Independent Pick: Office Space (1999)
As the first live-action feature film from writer-director Mike Judge (Beavis And Butthead), 1999’s Office Space is based on his own cartoon series, Milton, which aired on MTV and Saturday Night Live through the 1990s. In this movie, however, Milton is a supporting character, played by Stephen Root.
Instead, the film centres Peter (Ron Livingston) – a disgruntled colleague of Milton’s – at the non-descript, bleak IT company Initech. Peter is the nexus of a group of unhappy workers, which includes Samir (Ajay Naidu) and Michael Bolton (David Herman). Samir hates the fact that nobody can pronounce his name correctly, and Michael hates that he shares a name with a singer whose work he loathes. Milton, we discover, has had his employment terminated years earlier, but was not informed. Since a systems glitch continues to deliver his salary, he turns up every day and mumbles to himself. The staff members are all hideously mistreated by their deeply unpleasant boss, Bill Lumbergh (Gary Cole).
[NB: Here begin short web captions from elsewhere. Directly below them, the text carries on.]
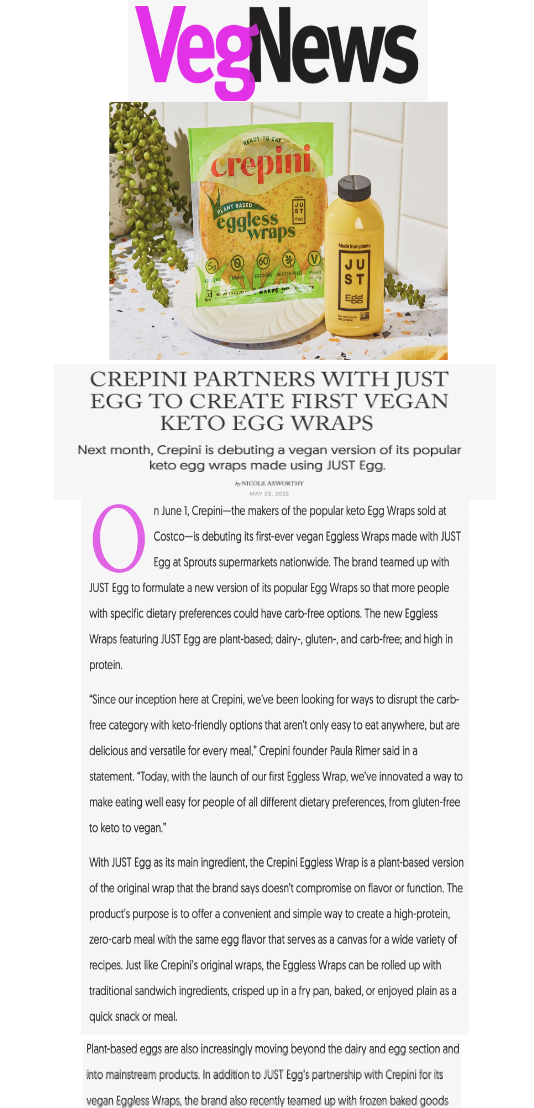 VegNews_Crepini_5.23.22.png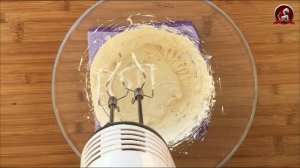 Фисташковая нуга в домашних условиях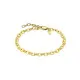 Ladies' Bracelet Lotus LS2337-2/2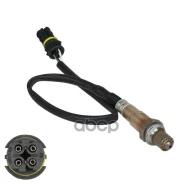 ������ ����. ��� �/� BMW 3 E90 (05-)/1 E81 (04-) 1.6i/2.0i/5 E60 (03-) 2.5i/3.0 Startvolt ���. VSOS2603 VS-OS 2603 Startvolt VSOS2603 ����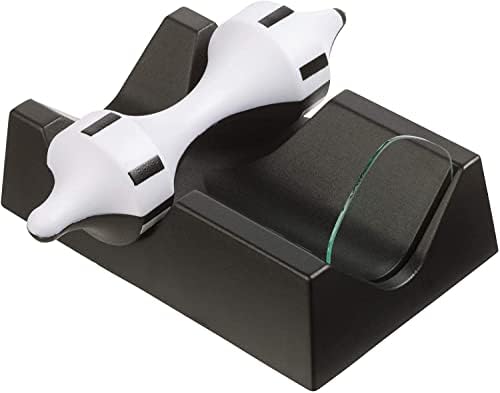 Star Magic Amazing Revolution - Magnetic Levitation Anti Gravity Device Toy Science Educate - Image 6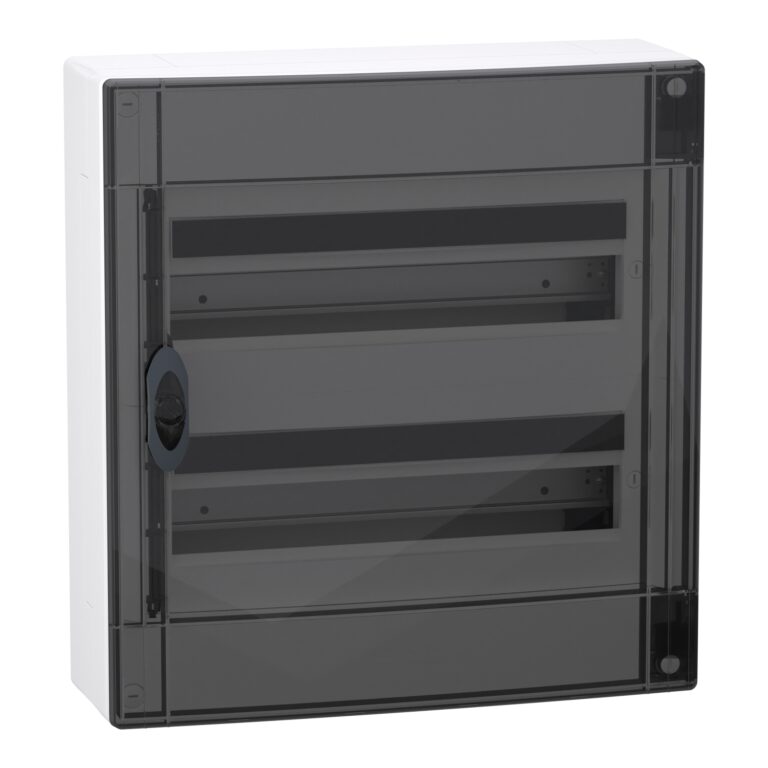 Modularni orman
After Peter is promoted, Samir and Michael are fired, and Milton is relocated to the basement, Peter masterminds a scheme whereby a software virus will transfer pennies from Initech to their own bank account – slowly building a large sum of money for them, undetected by their employers. When it goes wrong, and actually transfers $305,326.13 in just a few days, Peter must act quickly to resolve the situation. He soon discovers, however, that some things are out of his hands.
With a supporting cast that features Jennifer Aniston, John C. McGinley, Mike McShane and Orlando Jones, Office Space is a movie that offers something unusual and entertaining. Despite the cartoonish nature of some of the characters (particularly Milton), they are entirely relatable. We’ve all known somebody like one of the characters in this movie, and we can all empathize with the situations they find themselves in with their employers.
It is, ultimately, a stinging indictment of the faceless, bland, cookie-cutter corporations that populate industrial estates across the US – demanding their employees leave originality and creativity at the door when they clock in. Mike Judge perfectly observes the ritualistic culling of individuality in these work environments, and threads that theme seamlessly throughout. In those terms, it may sound relentlessly depressing, but thankfully, this filmmaker knows just how to tread that fine comedic line, and delivers a satisfying movie as a result. Office Space will leave you with renewed vigour and a spring in your step – because you related to these characters, or because you’re relieved that your work-week was actually better than theirs. Either way, it comes highly recommended.